### [Exercise]
Report the count of lines containing the word "States" in these records, with no other text.

### [Collection entries]
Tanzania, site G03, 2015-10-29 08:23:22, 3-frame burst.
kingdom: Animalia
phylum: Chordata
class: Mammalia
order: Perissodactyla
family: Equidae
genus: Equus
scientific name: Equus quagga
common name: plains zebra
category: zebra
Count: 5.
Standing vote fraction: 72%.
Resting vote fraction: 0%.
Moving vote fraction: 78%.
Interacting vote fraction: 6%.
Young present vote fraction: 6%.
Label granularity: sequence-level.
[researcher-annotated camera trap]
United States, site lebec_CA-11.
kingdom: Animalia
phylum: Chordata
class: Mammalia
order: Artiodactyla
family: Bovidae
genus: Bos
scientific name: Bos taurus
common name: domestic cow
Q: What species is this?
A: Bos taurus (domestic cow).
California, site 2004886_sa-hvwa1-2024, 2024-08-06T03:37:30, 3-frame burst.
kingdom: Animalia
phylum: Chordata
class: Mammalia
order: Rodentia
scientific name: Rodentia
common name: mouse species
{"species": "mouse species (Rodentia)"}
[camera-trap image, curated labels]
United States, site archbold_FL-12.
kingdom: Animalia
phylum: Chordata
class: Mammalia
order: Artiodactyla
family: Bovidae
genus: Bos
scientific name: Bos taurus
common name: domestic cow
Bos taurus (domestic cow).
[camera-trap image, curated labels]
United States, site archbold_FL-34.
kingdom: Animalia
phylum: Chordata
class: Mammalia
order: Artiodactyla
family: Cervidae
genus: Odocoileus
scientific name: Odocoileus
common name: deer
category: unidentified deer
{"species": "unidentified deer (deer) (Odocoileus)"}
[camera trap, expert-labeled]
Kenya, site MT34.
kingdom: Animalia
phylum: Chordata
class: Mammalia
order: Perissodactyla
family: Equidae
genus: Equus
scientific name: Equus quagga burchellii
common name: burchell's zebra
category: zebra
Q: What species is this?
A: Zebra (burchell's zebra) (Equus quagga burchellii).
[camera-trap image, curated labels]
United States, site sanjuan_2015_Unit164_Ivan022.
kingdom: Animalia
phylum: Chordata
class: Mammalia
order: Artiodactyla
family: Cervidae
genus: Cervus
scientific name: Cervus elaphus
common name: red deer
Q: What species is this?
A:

### [Result below]
4